**Yapılacak iş:**
Aşağıdaki Yargıtay kararında "YARGITAY KARARI" sözlerinden başlayıp "(Ticaret Mahkemesi Sıfatıyla)" sözlerine kadar, bu sözler de dahil olmak üzere, uzanan kısmı birebir yazar mısın?

**Metin bloğu:**

************

YARGITAY KARARI
DAİRE : 11. Hukuk Dairesi
ESAS NO : 2021/8888
KARAR NO : 2023/3203
KARAR TARİHİ : 23.05.2023
MAHKEMESİ :Samsun Bölge Adliye Mahkemesi 3. Hukuk Dairesi
SAYISI :2021/957 Esas, 2021/1159 Karar
HÜKÜM : Esastan ret
İLK DERECE MAHKEMESİ :Çorum 2. Asliye Hukuk Mahkemesi
(Ticaret Mahkemesi Sıfatıyla)
SAYISI :2019/316 E., 2021/71 K.
Taraflar arasındaki istirdat davasından dolayı yapılan yargılama sonunda İlk Derece Mahkemesince davanın reddine karar verilmiştir.
Kararın davacı vekili tarafından istinaf edilmesi üzerine, Bölge Adliye Mahkemesince başvurunun esastan reddine karar verilmiştir.

************

**Verilen bilgiler:**
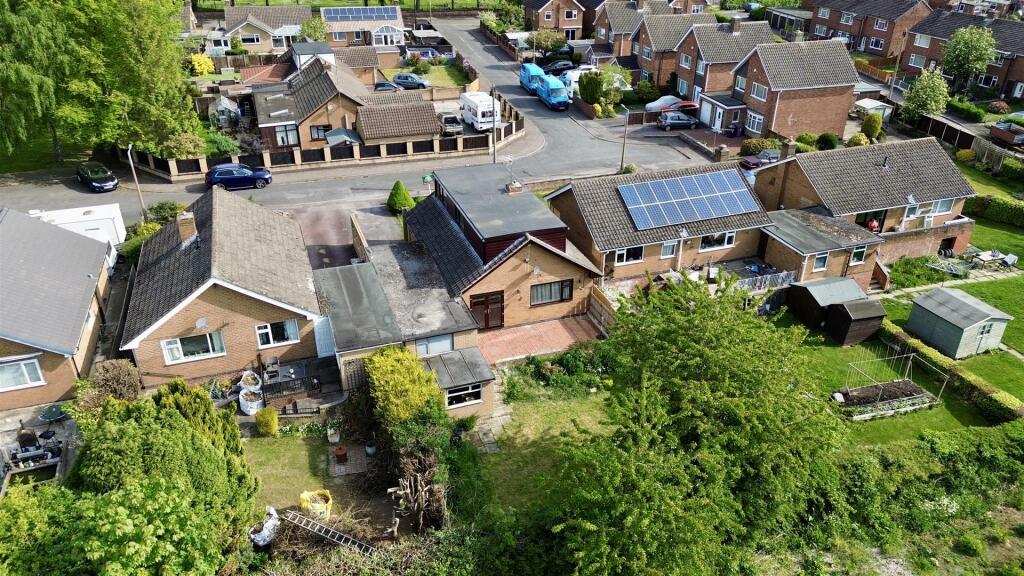 Main image of property: Carlton Close, Danesmoor, Chesterfield, S45 9RP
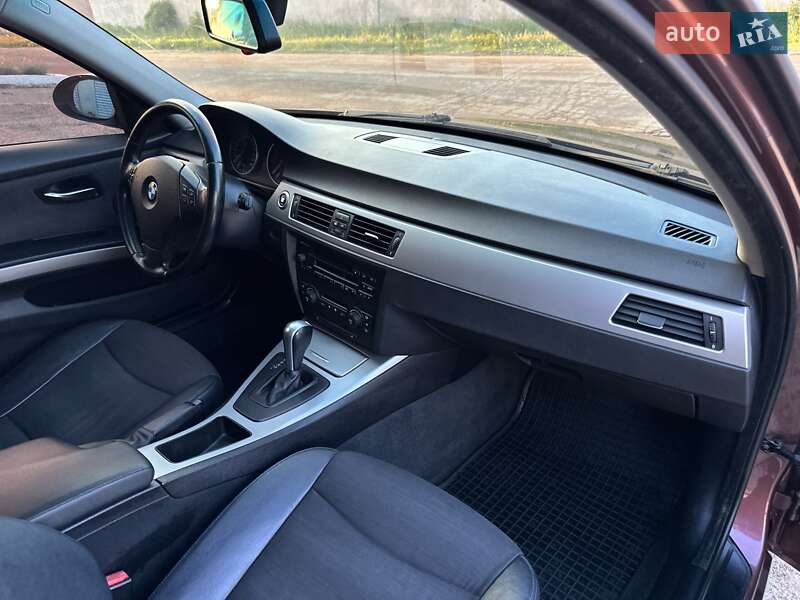 Седан BMW 3 Series 2006 в Одесі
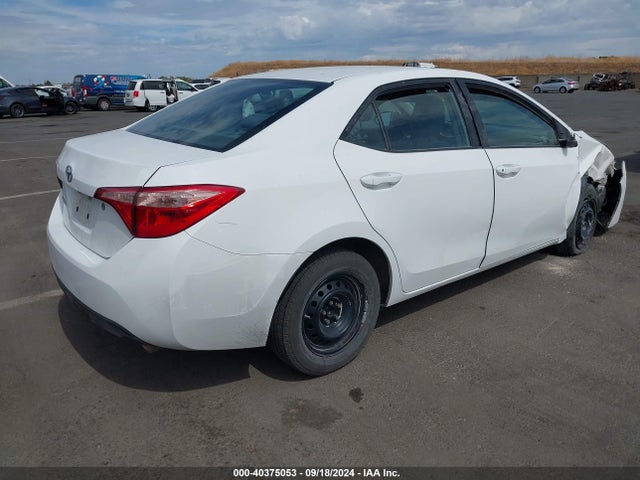 Toyota COROLLA L 2017 5YFBURHE3HP571162 Image 4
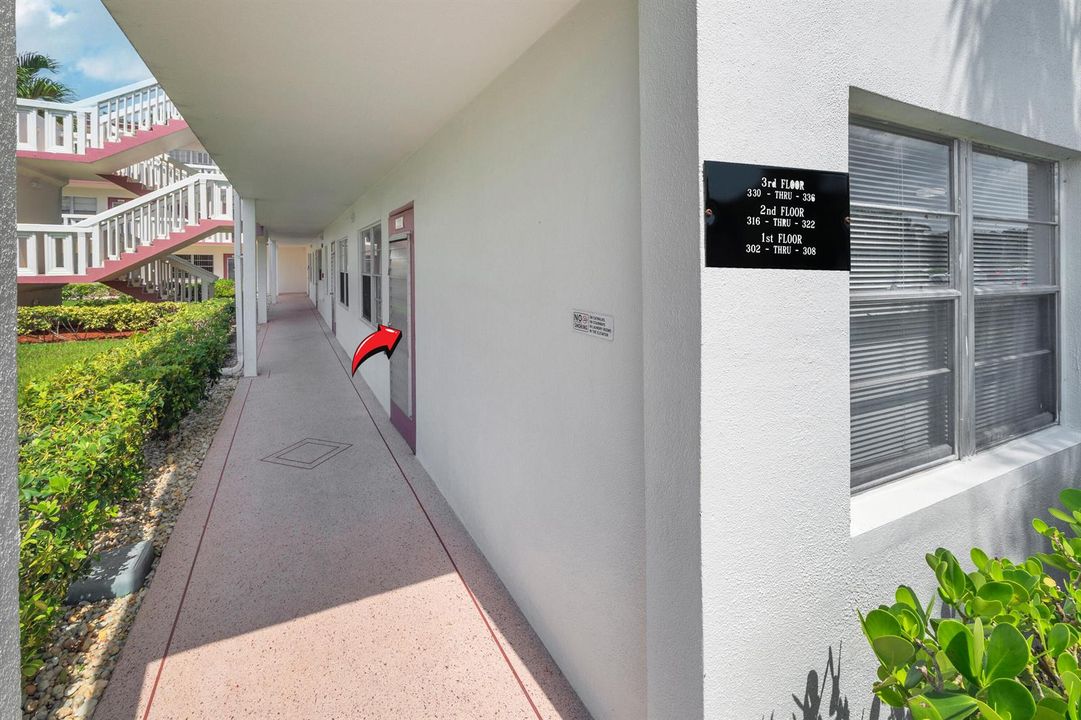2 Entryway (1)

************

**Yanıt bölümü:**
YARGITAY KARARI
DAİRE : 11. Hukuk Dairesi
ESAS NO : 2021/8888
KARAR NO : 2023/3203
KARAR TARİHİ : 23.05.2023
MAHKEMESİ :Samsun Bölge Adliye Mahkemesi 3. Hukuk Dairesi
SAYISI :2021/957 Esas, 2021/1159 Karar
HÜKÜM : Esastan ret
İLK DERECE MAHKEMESİ :Çorum 2. Asliye Hukuk Mahkemesi
(Ticaret Mahkemesi Sıfatıyla)